Peu me chaut!

Lauréats du concours Kaléïdo’Scopp, organisé par Jets d’Encre, quatre collégiens ont représenté les élèves de M. Mathieu lors de la remise des prix, à Paris. Le récit qui suit est fidèle à leur journée (objectivité des faits nécessaire au travail du journaliste), semble incroyable (importance de l’intérêt de l’information dans le choix des sujets du journal), parfois même surréaliste (des accroches, des accroches, encore des accroches), mais tout est véridique : anecdotes, citations, chiffres (enfin presque…).

Les élèves de M. Mathieu ayant décroché le titre de « Meilleur journal Web », ils sont quatre à se lever avant l’aube, ce mercredi 12 juin, pour aller recevoir ce prix prestigieux décerné par Jets d’Encre, une association qui défend la presse jeune en France : Mathilde, Mila, Marius, et Zélie (qui aurait pu faire un effort pour s’appeler Mauricette ou Marthe, ce qui aurait donné à cette équipée des allures de Héros Marvel, façon les 4 M, mais non, Zélie n’en fait qu’à sa tête…).

3h – Le mascara

C’est à 3h du matin que commence l’histoire de nos quatre compères. Le réveil de Mathilde fut compliqué… Soyons honnête : le réveil de la mère de Mathilde fut compliqué, secouée énergiquement par sa merveilleuse fille, qui craignait de rater la sonnerie, une demi-heure trop tôt. Sacrifiant son petit déjeuner (que sa mère refusa de lui faire, en repartant se coucher), Mathilde occupa l’heure qu’elle avait devant elle à se faire belle, avec une petite touche de mascara finale déposée à la hâte. Lorsqu’elle arriva à la gare, à 4h45, Marius l’aida à comprendre qu’elle aurait du se lever plus tôt encore :

– C’est quoi cette grosse tache noire que tu as au-dessus de la paupière? Tu as dérapé, avec ton mascara? Tu sais qu’on le met normalement sur les cils…

– Si tu continues, je ne nettoierai plus mes chaussettes à chaque fois que je te monte dessus!

Cette étrange menace toucha sa cible : Marius se tut et ne fit plus aucune allusion au regard sombre de (l’œil droit) de Mathilde.

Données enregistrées
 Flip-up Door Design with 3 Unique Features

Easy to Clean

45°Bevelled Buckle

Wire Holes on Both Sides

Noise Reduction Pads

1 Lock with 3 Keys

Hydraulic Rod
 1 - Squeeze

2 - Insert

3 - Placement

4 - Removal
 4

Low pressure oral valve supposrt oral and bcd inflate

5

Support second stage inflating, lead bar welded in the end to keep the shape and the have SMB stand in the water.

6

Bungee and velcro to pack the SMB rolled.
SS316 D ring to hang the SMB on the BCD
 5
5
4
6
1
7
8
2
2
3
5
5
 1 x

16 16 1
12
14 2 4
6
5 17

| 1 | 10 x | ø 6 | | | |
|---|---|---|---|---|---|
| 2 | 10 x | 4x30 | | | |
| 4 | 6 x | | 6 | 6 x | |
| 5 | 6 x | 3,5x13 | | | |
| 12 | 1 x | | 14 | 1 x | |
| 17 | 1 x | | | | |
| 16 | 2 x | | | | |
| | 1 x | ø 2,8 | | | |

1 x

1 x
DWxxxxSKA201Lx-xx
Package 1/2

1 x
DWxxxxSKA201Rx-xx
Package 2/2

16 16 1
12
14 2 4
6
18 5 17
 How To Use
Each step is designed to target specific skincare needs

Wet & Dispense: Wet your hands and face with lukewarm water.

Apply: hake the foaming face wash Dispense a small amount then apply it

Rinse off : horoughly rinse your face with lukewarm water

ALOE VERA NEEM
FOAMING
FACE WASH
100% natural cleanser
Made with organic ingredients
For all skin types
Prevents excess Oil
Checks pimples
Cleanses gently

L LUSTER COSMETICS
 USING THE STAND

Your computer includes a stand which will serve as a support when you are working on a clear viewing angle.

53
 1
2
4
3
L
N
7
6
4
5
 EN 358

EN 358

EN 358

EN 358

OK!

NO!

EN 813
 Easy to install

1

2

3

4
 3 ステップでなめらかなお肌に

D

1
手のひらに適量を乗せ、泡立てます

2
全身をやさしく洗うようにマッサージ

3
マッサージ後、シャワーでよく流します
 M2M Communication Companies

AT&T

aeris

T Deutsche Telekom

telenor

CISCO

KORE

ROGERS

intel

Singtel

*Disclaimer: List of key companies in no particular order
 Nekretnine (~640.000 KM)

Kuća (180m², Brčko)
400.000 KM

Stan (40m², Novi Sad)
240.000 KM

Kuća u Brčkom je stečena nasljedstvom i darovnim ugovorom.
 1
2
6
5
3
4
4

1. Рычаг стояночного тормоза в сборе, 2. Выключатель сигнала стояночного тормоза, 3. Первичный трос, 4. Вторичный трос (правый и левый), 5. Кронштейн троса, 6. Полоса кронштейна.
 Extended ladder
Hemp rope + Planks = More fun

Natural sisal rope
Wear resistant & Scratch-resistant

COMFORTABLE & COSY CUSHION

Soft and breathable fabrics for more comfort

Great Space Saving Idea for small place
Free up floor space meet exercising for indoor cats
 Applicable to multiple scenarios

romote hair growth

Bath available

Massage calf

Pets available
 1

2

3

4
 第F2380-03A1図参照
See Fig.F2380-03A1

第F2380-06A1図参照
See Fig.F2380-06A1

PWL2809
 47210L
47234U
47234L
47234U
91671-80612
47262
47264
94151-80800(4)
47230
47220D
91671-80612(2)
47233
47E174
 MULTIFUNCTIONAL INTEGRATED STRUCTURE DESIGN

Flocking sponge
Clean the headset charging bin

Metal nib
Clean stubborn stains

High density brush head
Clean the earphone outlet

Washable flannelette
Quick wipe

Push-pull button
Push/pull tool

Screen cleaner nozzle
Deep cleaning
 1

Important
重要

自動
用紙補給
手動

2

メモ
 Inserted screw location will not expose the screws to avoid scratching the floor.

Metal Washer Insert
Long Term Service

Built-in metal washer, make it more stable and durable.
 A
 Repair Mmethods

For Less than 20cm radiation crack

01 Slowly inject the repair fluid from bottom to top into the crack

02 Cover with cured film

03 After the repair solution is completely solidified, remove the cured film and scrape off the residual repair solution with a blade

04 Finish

> [ACTIVITÉ 1] D'après le texte étudié, quel titre les élèves de M. Mathieu ont-ils remporté au concours ?
> [ACTIVITÉ 2] Traduisez en anglais cette phrase du texte étudié : « C’est à 3h du matin que commence l’histoire de nos quatre compères. »

> [CORRIGÉ 1] Le titre de « Meilleur journal Web ».

> [CORRIGÉ 2] It is at 3 a.m. that the story of our four companions begins.